In de wilde jaren 60 werd er meer dan ooit naar boven gehaald, met een absoluut recordjaar in 1963. Toen werd meer dan 80.000 ton steenkool op het conto van de Charbonnage du Gouffre geschreven. Samen met de ‘charbon’ kwam ook iets anders naar boven: het besef dat de mijn over haar piek heen was. De voorraad ondergronds raakte uitgeput en als kers op de taart schakelden meer en meer mensen en bedrijven over op andere (en voor die tijd nettere) energiebronnen.

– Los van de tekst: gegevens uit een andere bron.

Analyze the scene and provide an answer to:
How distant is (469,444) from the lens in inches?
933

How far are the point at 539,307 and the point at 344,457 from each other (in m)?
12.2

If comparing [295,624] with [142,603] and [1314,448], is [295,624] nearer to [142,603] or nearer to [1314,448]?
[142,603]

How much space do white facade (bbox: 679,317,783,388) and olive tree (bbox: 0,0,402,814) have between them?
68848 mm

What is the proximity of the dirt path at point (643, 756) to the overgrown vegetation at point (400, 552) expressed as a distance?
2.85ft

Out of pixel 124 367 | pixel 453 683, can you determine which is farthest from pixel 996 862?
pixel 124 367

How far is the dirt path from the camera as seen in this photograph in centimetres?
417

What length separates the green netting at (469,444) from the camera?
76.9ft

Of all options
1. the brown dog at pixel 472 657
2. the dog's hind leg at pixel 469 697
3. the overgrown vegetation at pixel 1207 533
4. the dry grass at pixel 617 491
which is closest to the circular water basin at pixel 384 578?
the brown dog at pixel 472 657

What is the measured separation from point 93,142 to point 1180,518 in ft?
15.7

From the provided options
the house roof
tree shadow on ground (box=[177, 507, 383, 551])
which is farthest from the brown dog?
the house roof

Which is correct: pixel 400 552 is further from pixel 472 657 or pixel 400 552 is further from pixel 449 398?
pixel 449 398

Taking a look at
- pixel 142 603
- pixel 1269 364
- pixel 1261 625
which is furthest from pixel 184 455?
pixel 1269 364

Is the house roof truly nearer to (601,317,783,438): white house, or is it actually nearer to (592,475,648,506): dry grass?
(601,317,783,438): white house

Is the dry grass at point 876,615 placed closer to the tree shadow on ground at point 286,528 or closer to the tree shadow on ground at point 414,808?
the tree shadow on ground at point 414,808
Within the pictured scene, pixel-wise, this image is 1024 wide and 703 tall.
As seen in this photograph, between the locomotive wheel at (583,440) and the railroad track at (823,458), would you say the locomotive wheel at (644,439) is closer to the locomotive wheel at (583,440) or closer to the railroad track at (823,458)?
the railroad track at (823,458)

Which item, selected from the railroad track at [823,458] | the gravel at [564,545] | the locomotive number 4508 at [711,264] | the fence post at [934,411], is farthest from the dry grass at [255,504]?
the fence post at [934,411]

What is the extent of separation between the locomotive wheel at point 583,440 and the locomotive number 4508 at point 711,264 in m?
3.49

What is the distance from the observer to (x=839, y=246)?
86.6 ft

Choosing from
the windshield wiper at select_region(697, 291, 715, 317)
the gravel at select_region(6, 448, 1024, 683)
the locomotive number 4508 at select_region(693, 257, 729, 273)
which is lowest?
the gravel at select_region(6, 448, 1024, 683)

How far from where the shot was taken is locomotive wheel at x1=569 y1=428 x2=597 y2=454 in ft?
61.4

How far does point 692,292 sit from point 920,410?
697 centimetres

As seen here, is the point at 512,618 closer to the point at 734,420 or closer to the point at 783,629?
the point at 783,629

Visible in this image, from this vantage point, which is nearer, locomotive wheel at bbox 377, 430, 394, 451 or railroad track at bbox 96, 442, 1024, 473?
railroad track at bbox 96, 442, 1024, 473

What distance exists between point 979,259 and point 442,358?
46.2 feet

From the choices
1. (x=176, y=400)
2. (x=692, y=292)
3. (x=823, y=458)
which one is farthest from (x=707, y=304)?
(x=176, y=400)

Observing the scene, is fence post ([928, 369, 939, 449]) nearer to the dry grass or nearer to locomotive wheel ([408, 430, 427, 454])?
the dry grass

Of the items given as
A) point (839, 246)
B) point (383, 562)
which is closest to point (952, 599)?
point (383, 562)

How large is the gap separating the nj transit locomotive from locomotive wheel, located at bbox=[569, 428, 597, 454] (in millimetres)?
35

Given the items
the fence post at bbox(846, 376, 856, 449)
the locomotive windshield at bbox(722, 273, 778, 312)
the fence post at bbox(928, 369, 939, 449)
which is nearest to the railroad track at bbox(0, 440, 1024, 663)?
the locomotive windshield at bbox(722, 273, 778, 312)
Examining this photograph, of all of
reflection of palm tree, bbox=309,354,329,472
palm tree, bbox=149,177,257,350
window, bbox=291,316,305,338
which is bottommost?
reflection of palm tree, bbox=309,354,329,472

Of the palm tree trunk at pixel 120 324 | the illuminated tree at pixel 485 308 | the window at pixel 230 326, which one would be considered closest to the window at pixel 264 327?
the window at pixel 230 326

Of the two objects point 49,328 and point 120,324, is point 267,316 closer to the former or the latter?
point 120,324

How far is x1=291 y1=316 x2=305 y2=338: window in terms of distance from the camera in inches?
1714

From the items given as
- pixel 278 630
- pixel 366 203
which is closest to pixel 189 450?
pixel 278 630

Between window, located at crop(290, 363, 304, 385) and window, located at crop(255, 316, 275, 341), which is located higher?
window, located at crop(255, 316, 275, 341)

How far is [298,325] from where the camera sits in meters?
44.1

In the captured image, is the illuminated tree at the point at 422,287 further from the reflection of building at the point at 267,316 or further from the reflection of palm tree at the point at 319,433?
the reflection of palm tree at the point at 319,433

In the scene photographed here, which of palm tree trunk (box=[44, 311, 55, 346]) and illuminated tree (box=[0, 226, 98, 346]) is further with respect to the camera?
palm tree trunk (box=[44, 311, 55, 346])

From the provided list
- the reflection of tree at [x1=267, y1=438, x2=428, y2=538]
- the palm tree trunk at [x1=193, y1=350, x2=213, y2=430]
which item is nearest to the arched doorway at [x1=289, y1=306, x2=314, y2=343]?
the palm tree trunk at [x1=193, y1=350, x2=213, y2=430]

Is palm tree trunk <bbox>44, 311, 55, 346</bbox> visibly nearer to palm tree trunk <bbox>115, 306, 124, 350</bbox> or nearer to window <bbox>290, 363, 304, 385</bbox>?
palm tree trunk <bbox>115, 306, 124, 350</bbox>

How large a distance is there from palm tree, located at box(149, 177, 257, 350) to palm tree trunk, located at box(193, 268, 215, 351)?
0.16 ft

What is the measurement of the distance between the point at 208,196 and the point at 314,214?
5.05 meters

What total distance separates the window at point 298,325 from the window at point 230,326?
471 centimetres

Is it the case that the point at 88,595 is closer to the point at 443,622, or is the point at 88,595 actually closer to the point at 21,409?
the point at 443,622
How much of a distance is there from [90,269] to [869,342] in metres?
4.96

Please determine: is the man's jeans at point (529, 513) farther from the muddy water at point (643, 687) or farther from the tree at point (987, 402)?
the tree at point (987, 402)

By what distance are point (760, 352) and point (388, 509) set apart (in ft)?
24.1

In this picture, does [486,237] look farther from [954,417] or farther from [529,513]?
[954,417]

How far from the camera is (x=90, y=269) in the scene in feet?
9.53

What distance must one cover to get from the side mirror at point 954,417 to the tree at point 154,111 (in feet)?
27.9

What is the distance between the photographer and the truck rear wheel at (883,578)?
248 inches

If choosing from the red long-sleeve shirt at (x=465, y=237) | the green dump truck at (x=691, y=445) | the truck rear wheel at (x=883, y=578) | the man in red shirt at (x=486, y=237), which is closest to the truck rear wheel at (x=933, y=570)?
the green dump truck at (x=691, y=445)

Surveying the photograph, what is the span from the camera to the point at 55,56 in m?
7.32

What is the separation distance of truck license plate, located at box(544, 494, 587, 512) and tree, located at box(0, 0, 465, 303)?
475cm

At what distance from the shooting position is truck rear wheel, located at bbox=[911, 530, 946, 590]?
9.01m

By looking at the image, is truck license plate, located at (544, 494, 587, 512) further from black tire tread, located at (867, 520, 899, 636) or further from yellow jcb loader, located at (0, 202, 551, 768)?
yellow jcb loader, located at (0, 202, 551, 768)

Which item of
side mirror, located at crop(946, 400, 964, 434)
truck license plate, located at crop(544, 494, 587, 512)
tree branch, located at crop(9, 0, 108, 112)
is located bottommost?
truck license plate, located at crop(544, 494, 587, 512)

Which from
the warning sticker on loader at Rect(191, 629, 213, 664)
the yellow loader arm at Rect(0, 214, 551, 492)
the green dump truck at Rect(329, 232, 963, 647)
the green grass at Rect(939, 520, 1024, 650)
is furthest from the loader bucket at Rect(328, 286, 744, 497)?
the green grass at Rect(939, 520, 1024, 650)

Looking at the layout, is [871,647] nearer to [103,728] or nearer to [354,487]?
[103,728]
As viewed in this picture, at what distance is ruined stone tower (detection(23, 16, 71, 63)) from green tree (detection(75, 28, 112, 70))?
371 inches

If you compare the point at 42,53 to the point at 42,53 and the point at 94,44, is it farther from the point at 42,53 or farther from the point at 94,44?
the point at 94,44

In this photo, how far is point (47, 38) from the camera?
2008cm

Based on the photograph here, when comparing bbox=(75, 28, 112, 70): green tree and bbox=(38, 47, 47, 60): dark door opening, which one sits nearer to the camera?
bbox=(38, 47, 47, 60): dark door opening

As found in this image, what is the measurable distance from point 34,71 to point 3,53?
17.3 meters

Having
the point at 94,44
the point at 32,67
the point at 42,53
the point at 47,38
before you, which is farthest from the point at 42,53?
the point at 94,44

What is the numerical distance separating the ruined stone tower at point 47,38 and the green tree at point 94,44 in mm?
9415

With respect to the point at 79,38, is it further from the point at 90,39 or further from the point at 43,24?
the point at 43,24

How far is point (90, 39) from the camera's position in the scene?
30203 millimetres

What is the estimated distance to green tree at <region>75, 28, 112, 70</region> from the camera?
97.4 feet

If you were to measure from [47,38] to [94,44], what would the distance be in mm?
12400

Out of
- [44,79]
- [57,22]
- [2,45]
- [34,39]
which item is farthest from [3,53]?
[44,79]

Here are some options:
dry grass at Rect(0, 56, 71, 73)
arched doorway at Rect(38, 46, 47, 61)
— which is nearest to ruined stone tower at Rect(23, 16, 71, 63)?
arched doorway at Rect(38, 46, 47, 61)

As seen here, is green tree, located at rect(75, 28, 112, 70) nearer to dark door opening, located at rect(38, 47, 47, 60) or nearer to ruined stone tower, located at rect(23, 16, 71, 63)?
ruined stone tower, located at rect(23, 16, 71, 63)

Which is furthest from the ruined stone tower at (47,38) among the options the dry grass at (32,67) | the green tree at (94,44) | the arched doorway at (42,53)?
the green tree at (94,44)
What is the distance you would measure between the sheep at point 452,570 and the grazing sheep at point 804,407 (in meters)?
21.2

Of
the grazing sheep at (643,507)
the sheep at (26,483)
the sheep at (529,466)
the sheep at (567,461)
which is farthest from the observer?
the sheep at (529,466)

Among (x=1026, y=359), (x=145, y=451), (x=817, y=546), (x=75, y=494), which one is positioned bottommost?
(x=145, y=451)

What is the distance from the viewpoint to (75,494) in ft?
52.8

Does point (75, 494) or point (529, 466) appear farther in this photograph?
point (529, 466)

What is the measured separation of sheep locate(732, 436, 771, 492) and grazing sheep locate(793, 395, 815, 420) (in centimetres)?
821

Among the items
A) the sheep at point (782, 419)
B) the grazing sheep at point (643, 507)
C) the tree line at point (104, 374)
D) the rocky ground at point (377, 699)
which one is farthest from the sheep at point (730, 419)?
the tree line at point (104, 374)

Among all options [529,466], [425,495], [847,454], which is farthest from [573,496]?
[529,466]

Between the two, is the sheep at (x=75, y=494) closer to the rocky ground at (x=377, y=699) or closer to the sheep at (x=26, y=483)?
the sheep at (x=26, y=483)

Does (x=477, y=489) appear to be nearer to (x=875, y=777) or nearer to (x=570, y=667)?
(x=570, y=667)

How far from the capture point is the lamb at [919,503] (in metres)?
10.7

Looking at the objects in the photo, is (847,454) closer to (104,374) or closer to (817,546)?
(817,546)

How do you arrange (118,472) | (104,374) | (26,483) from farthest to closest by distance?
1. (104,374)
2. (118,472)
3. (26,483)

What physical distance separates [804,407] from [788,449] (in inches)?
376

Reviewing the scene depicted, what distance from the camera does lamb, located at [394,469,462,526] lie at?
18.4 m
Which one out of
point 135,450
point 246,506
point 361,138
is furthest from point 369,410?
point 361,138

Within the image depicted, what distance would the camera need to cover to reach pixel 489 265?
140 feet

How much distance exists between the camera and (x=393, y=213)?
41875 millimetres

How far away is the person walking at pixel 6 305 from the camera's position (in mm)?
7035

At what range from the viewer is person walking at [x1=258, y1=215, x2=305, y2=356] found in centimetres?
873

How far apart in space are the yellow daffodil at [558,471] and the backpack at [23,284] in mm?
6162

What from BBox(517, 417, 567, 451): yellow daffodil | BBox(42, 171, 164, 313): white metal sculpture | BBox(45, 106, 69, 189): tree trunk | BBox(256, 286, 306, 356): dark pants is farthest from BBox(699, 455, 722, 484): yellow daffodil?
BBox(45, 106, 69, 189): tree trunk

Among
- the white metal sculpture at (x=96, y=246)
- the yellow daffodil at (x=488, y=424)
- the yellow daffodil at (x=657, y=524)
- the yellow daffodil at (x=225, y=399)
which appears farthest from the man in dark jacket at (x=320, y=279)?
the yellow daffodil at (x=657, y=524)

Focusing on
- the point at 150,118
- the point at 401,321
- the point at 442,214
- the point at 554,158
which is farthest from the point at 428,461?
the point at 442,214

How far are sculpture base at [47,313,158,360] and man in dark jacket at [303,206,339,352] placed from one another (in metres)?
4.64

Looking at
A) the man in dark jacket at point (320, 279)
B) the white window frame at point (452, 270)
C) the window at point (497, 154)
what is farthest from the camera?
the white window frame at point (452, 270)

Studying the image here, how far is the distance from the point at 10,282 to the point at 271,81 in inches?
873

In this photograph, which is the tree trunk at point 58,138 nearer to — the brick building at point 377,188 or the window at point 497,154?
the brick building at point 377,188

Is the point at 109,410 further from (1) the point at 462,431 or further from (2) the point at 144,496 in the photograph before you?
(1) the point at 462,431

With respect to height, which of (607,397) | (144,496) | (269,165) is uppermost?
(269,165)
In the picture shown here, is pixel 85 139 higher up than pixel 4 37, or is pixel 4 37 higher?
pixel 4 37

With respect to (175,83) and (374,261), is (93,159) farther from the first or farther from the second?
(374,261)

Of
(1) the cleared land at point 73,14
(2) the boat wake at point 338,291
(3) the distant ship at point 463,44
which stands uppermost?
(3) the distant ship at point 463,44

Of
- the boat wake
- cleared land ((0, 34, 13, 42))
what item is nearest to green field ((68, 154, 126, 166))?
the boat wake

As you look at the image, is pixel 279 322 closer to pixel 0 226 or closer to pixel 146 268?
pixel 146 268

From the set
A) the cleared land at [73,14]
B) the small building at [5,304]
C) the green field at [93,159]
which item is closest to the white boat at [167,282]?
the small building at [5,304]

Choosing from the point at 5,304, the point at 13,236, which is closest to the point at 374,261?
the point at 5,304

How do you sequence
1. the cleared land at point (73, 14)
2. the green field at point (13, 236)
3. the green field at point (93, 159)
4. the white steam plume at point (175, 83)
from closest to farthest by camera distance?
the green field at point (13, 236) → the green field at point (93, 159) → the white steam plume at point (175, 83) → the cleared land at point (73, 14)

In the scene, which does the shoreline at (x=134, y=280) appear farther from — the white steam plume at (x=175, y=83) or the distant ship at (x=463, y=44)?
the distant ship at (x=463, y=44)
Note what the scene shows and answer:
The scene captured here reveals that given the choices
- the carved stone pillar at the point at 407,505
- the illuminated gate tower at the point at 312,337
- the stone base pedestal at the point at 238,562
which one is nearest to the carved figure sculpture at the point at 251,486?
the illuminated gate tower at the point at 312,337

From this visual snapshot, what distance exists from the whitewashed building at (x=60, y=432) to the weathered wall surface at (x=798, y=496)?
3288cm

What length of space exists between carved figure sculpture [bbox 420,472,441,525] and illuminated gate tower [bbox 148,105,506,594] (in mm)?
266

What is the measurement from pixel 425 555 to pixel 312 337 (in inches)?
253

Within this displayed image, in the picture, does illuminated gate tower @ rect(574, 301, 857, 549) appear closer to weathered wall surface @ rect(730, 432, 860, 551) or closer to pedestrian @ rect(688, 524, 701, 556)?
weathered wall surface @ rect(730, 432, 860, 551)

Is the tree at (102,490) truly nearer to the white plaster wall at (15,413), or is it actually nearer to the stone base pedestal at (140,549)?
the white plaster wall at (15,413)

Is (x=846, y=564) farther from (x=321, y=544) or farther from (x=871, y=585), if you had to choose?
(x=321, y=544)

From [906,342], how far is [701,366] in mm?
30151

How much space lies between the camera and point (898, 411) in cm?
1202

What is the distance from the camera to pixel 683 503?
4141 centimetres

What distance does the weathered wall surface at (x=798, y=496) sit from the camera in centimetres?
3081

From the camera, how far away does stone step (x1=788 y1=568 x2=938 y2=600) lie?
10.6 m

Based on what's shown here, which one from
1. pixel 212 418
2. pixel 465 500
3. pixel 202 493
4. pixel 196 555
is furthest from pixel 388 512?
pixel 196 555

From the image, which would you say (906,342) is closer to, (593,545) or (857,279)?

In 1969 was het verhaal van de Charbonnage du Gouffre afgelopen en moest de plaats definitief de deuren sluiten.
De hoop op een heropstart werd een eentje van lange adem
Heel wat van de toenmalige werknemers hoopten om opnieuw aan de slag te kunnen bij eender wie de gronden en gebouwen overnam maar dat liep niet geheel van een leien dakje. De mijnschachten werden met beton dichtgemaakt en de gebouwen werden te koop aangeboden, alleen was er geen interesse. Uiteindelijk werd er een zoo geopend maar die hield maar enkele jaren stand. Vervolgens werd het een autosloopbedrijf en zelfs een verwerkingsfabriek voor kadavers van dieren. Geen van al die ondernemingen werd een succes, waardoor de plaats aan de elementen van de natuur werd overgelaten. Sinds 2017 is de gemeente bezig met het opstellen van verschillende reconversieplannen, geen van hen werd uitgevoerd.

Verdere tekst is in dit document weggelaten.